Dataset entries
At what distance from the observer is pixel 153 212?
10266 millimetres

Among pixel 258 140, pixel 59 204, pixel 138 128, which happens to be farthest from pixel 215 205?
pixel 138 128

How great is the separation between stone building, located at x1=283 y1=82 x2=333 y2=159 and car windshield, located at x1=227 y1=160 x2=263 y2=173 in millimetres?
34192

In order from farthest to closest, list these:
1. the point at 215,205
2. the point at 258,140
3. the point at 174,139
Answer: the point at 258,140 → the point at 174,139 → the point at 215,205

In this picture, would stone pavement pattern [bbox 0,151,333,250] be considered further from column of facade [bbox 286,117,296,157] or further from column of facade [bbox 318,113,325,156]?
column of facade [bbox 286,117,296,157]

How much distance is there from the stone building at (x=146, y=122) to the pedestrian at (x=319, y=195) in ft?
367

__Your task__. Copy out every line of the data above with no changes at all.

__Task answer__.
At what distance from the observer is pixel 153 212?
10266 millimetres

Among pixel 258 140, pixel 59 204, pixel 138 128, which happens to be farthest from pixel 215 205?
pixel 138 128

How great is the separation between stone building, located at x1=283 y1=82 x2=333 y2=159 and car windshield, located at x1=227 y1=160 x2=263 y2=173 in millimetres?
34192

In order from farthest to closest, list these:
1. the point at 215,205
2. the point at 258,140
3. the point at 174,139
Answer: the point at 258,140 → the point at 174,139 → the point at 215,205

In this picture, would stone pavement pattern [bbox 0,151,333,250] be considered further from column of facade [bbox 286,117,296,157] or further from column of facade [bbox 318,113,325,156]?
column of facade [bbox 286,117,296,157]

How much distance is there from the stone building at (x=146, y=122) to the pedestrian at (x=319, y=195) in ft?
367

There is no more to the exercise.